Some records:
__________

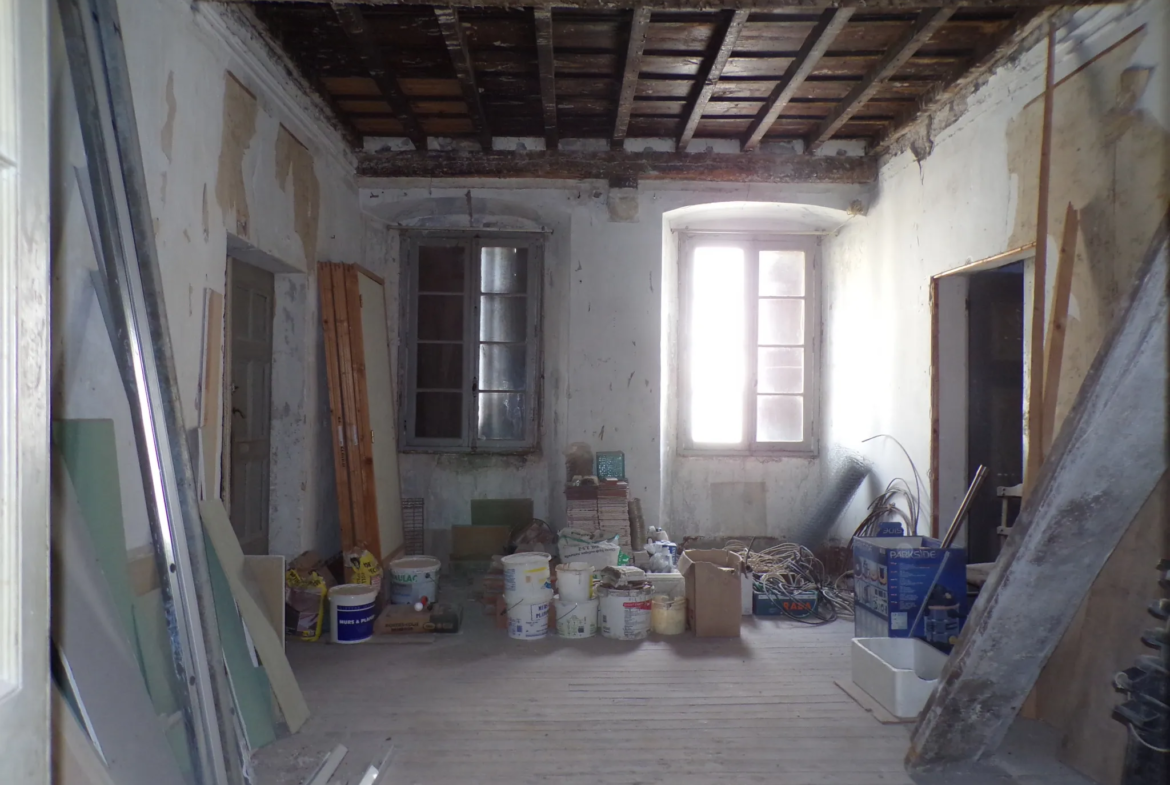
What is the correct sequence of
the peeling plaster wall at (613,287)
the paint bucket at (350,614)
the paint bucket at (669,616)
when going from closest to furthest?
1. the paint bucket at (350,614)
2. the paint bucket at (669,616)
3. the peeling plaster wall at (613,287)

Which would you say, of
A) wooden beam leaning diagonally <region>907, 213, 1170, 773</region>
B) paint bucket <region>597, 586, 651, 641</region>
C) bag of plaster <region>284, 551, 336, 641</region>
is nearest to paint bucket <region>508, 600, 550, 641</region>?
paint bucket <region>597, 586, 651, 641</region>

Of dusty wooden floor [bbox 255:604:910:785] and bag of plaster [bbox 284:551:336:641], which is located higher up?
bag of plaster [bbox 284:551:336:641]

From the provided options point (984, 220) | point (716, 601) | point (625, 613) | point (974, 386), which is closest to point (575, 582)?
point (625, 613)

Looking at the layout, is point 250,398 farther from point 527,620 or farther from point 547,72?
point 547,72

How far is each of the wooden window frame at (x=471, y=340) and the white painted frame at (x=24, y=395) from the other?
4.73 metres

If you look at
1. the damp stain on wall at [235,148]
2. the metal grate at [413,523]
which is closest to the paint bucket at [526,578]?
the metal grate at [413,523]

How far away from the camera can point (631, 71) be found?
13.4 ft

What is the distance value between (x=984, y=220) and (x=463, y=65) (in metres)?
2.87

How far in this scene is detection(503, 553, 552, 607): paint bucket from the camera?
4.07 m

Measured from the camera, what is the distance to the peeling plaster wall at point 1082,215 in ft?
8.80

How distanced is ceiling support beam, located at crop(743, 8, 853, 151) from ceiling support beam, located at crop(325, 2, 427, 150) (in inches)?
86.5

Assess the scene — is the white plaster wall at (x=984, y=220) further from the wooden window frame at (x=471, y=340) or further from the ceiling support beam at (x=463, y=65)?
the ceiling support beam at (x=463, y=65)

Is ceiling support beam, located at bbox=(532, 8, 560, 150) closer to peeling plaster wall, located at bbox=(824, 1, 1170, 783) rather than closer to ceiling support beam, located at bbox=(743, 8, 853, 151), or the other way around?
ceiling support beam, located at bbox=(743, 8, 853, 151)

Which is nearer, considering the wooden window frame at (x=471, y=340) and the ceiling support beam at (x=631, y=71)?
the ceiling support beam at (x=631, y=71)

__________

**Task requirements:**
Transcribe the material exactly, keeping every word and none of the pictures.

**Response to the task:**
What is the correct sequence of
the peeling plaster wall at (613,287)
the paint bucket at (350,614)
the paint bucket at (669,616)
when going from closest to furthest?
1. the paint bucket at (350,614)
2. the paint bucket at (669,616)
3. the peeling plaster wall at (613,287)

Which would you say, of
A) wooden beam leaning diagonally <region>907, 213, 1170, 773</region>
B) paint bucket <region>597, 586, 651, 641</region>
C) bag of plaster <region>284, 551, 336, 641</region>
is nearest to paint bucket <region>508, 600, 550, 641</region>?
paint bucket <region>597, 586, 651, 641</region>

Of dusty wooden floor [bbox 255:604:910:785] and bag of plaster [bbox 284:551:336:641], which is located higher up?
bag of plaster [bbox 284:551:336:641]

From the provided options point (984, 220) | point (716, 601) | point (625, 613) | point (974, 386), which is closest to point (575, 582)?
point (625, 613)

Looking at the layout, is point 250,398 farther from point 527,620 or farther from point 547,72?
point 547,72

How far is each of the wooden window frame at (x=471, y=340) and the white painted frame at (x=24, y=395) from the other?
4.73 metres

If you look at
1. the damp stain on wall at [235,148]
2. the metal grate at [413,523]
which is closest to the paint bucket at [526,578]?
the metal grate at [413,523]

How far away from the camera can point (631, 71) be found?
13.4 ft

What is the distance value between (x=984, y=220) and (x=463, y=65) (in metres)?
2.87

How far in this scene is detection(503, 553, 552, 607): paint bucket from the camera?
4.07 m

Measured from the camera, what is the distance to the peeling plaster wall at point 1082,215 in ft?
8.80

How distanced is ceiling support beam, located at crop(743, 8, 853, 151) from ceiling support beam, located at crop(325, 2, 427, 150) (in inches)?
86.5

Assess the scene — is the white plaster wall at (x=984, y=220) further from the wooden window frame at (x=471, y=340) or further from the ceiling support beam at (x=463, y=65)?
the ceiling support beam at (x=463, y=65)

Is ceiling support beam, located at bbox=(532, 8, 560, 150) closer to peeling plaster wall, located at bbox=(824, 1, 1170, 783) rather than closer to ceiling support beam, located at bbox=(743, 8, 853, 151), or the other way around?
ceiling support beam, located at bbox=(743, 8, 853, 151)

Which is nearer, considering the wooden window frame at (x=471, y=340) and the ceiling support beam at (x=631, y=71)?
the ceiling support beam at (x=631, y=71)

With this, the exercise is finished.